10.2.2.3.2. Token migration self-service

This article explains how an end-user can enroll an Airlock 2FA app without an activation letter. The end-user is authenticated first and can then enroll an Airlock 2FA app by scanning a QR code displayed in the login application.

The described process can be used to migrate users from an arbitrary second factor (e.g. mTAN) to Airlock 2FA as a second factor. This process is called token migration.

Note that users cannot self-migrate to Airlock 2FA hardware tokens. Hardware tokens are assigned by the administrators and may not be enrolled by the user.

Goal

  • Understand how token migration works in general.
  • Understand how Airlock 2FA token migration works.
  • Learn details about prerequisites and limitations of token migration

All following procedures are exemplary and will vary according to your setup or needs.

Initial thoughts

Token migration is an end-user self-service and part of the authentication process. It requires an established authentication method prior to the token migration. The established (old) token is used to authenticate the user, then the end-user is asked to enroll the (new) token of a different type.

Users are marked for migration using the Adminapp or the Adminapp REST API.

Token migration is configurable as optional or mandatory. In addition, a grace period can be set which allows the end-user to freely postpone his migration within the defined period.
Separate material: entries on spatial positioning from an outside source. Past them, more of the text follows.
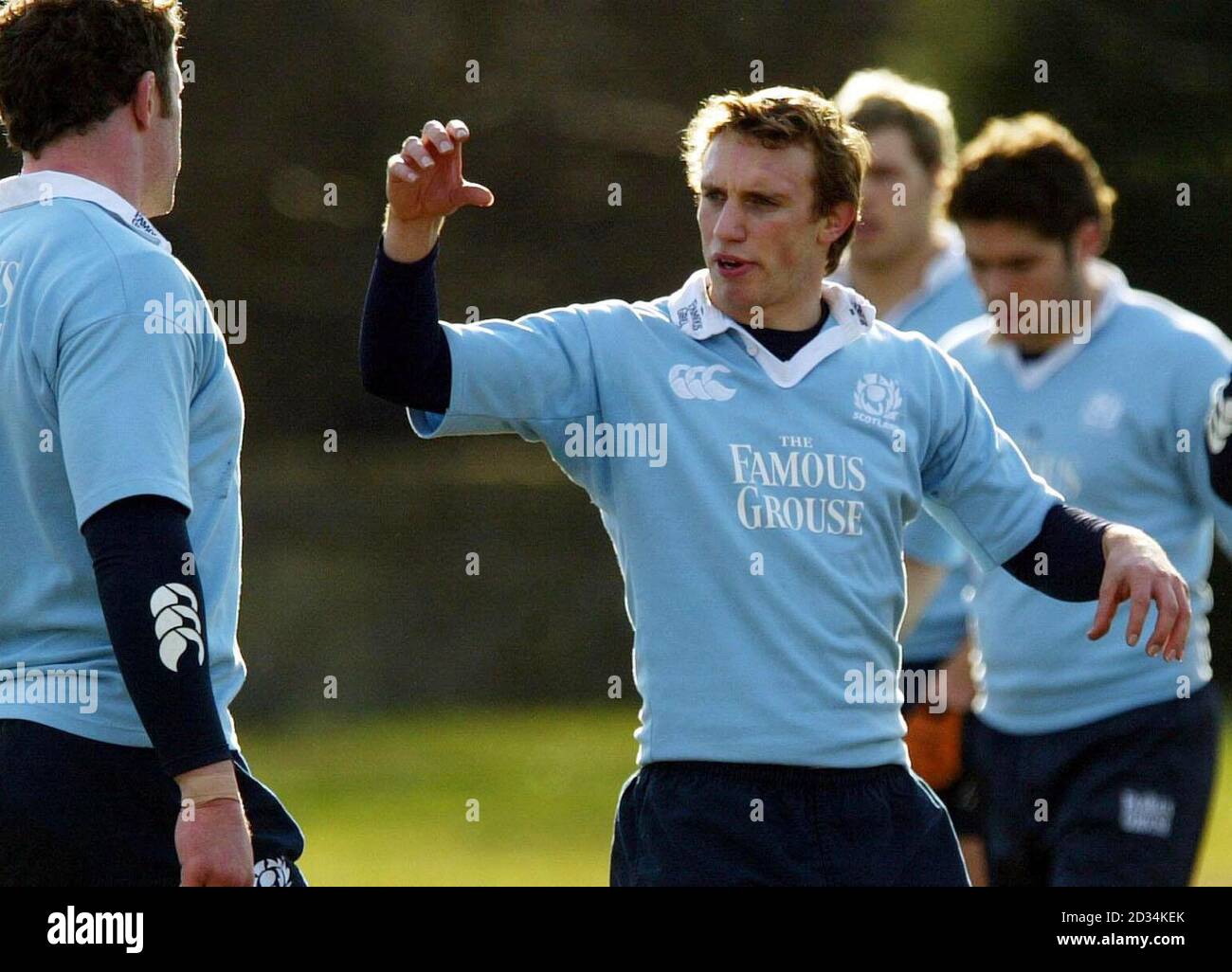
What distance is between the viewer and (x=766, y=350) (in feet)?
11.3

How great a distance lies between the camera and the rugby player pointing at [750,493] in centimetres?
322

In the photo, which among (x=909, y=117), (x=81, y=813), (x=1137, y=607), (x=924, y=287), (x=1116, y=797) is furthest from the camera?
(x=909, y=117)

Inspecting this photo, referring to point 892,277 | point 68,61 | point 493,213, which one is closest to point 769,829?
point 68,61

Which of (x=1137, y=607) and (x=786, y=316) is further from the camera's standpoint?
(x=786, y=316)

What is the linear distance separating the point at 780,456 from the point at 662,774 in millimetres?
536

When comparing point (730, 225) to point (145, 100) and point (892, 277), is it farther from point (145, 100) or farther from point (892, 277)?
point (892, 277)

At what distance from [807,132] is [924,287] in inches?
85.5

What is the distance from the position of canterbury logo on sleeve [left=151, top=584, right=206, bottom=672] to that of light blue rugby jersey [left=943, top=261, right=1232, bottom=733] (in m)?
2.55

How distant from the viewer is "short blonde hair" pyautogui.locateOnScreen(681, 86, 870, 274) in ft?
11.6

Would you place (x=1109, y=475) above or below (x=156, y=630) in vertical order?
above
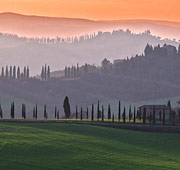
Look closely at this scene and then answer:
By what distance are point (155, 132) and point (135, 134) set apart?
842 cm

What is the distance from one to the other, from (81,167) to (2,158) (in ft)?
32.4

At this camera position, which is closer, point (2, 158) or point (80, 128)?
point (2, 158)

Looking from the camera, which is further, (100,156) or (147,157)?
(147,157)

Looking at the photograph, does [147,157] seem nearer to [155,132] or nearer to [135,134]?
[135,134]

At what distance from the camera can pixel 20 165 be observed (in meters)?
52.2

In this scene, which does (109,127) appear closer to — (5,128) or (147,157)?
(5,128)

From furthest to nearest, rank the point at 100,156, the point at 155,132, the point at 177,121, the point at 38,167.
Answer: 1. the point at 177,121
2. the point at 155,132
3. the point at 100,156
4. the point at 38,167

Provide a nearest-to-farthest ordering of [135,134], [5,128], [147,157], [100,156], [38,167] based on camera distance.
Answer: [38,167]
[100,156]
[147,157]
[5,128]
[135,134]

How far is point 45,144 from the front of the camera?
6556 cm

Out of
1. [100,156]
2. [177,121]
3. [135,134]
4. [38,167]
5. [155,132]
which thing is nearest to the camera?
[38,167]

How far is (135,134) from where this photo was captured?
97438mm

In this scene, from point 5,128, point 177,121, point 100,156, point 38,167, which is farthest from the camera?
point 177,121

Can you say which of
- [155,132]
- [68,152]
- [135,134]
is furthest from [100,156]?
[155,132]

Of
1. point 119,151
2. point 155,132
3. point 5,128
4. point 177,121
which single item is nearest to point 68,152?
point 119,151
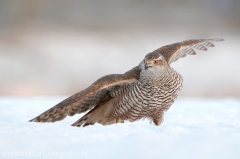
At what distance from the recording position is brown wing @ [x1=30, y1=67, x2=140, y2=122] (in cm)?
428

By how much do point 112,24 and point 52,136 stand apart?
1038 cm

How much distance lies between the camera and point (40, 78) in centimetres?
1095

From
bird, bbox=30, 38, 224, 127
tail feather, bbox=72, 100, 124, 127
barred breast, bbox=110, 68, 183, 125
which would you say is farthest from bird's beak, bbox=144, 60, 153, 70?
tail feather, bbox=72, 100, 124, 127

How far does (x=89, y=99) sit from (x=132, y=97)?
47 centimetres

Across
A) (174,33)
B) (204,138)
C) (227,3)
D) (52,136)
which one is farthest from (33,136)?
(227,3)

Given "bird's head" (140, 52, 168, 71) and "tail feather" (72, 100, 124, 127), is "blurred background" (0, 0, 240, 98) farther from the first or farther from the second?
"bird's head" (140, 52, 168, 71)

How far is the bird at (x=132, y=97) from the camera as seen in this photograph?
4.50 metres

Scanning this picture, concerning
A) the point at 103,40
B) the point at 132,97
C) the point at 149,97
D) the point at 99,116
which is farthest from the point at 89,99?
the point at 103,40

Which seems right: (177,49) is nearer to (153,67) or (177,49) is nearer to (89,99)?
(153,67)

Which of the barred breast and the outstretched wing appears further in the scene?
the outstretched wing

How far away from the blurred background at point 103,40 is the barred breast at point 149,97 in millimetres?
4919

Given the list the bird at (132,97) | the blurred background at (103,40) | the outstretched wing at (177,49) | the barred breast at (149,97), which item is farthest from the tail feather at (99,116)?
the blurred background at (103,40)

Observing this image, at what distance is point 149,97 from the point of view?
4547mm

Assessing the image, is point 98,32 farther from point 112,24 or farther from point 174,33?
point 174,33
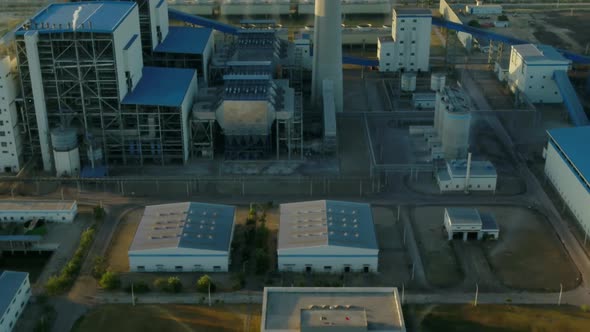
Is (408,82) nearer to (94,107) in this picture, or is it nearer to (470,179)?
(470,179)

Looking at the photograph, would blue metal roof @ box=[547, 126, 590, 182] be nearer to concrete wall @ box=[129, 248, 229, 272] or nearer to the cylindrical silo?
the cylindrical silo

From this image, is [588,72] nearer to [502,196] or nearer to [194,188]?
[502,196]

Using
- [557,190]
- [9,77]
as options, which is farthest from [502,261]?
[9,77]

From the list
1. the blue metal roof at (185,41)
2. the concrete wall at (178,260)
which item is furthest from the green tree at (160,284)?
the blue metal roof at (185,41)

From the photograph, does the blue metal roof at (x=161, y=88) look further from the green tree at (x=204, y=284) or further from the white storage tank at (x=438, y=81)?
the white storage tank at (x=438, y=81)

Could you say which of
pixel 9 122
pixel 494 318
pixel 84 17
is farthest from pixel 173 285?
pixel 84 17

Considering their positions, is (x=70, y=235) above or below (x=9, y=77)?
below
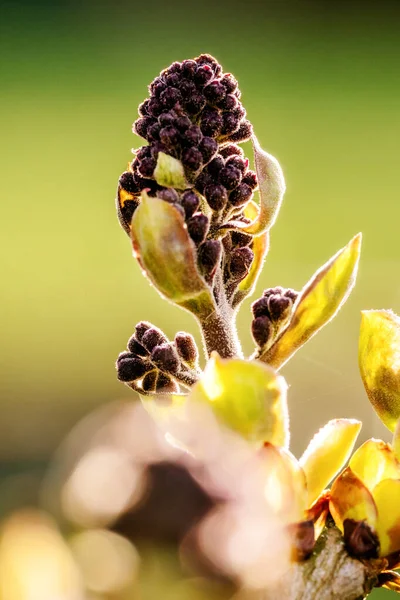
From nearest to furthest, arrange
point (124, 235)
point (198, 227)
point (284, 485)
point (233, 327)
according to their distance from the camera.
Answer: point (284, 485) < point (198, 227) < point (233, 327) < point (124, 235)

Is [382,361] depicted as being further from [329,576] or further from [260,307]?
[329,576]

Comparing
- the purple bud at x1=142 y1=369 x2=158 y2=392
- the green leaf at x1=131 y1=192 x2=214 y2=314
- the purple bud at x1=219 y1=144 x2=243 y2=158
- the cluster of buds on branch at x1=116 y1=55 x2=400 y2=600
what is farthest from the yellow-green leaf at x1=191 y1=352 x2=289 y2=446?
the purple bud at x1=219 y1=144 x2=243 y2=158

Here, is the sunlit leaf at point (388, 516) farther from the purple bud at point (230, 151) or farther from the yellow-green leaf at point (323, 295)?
the purple bud at point (230, 151)

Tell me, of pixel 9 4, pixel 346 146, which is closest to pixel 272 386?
pixel 346 146

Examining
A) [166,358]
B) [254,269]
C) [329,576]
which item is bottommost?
[329,576]

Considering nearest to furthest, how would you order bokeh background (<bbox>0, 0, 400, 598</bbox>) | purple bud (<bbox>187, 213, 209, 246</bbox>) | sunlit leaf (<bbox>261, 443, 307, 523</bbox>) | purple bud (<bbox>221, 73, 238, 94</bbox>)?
sunlit leaf (<bbox>261, 443, 307, 523</bbox>) < purple bud (<bbox>187, 213, 209, 246</bbox>) < purple bud (<bbox>221, 73, 238, 94</bbox>) < bokeh background (<bbox>0, 0, 400, 598</bbox>)

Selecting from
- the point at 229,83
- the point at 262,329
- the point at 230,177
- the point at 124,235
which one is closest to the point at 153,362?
the point at 262,329

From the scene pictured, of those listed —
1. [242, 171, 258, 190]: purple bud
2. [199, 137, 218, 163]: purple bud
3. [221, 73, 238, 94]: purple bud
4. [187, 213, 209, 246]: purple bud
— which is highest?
[221, 73, 238, 94]: purple bud

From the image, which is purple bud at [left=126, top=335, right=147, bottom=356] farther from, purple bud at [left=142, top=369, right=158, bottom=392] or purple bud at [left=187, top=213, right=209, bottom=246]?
purple bud at [left=187, top=213, right=209, bottom=246]
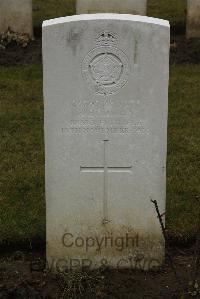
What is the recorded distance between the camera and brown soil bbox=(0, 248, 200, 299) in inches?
180

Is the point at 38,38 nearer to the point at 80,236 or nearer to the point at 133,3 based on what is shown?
the point at 133,3

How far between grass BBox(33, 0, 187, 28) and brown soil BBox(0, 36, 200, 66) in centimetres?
97

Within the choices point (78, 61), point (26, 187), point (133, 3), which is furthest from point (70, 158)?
point (133, 3)

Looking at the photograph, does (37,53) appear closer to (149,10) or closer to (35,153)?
(149,10)

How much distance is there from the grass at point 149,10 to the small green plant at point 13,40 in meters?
0.83

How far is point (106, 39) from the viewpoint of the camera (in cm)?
450

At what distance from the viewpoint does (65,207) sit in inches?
189

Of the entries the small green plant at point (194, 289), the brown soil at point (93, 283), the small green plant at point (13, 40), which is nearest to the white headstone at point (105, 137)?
the brown soil at point (93, 283)

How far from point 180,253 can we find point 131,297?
2.50 feet

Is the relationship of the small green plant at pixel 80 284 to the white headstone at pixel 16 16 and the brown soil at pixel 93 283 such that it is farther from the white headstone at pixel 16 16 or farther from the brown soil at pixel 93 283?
the white headstone at pixel 16 16

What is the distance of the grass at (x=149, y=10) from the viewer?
11969 millimetres

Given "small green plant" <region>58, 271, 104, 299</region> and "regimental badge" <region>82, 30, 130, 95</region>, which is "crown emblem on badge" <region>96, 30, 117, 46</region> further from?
"small green plant" <region>58, 271, 104, 299</region>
With these features, end-users can easily be migrated to a new second factor without activation letters and administrative effort.

If Airlock 2FA is used as the second factor in strong authentication, it is necessary to authenticate the end-user in a strong way before migration.

While it is possible to enroll Airlock 2FA just based on username and password, the security risks of such a setup must be considered thoroughly.

Note that there are different types of Airlock 2FA enrollment:

  • Enrollment using activation letters
  • Migration from another 2nd factor to Airlock 2FA as a self-service.

Prerequisites

  • User account exists in IAM and users can be authenticated (e.g. username, password, and mTAN).
  • The user's smartphone is connected to the internet and is able to connect to the Futurae cloud.

Token migration (online enrollment)

The following flow chart shows how token migration works.

UC-Migration
(1)
The end-user is authenticated with existing credentials and usually an established second factor (for example username, password, and mTAN).
(2)
The end-user is asked to migrate to Airlock 2FA. Depending on the configuration, migration is optional or mandatory to the user.
(3)
An enrollment QR code is presented to the user.
(4)
The end-user installs the Airlock 2FA app if necessary. The end-user scans the QR code to enroll the app.
(5)
The app connects to the Futurae cloud for enrollment.
(6)
Airlock IAM verifies the enrollment and shows a confirmation page to the end-user.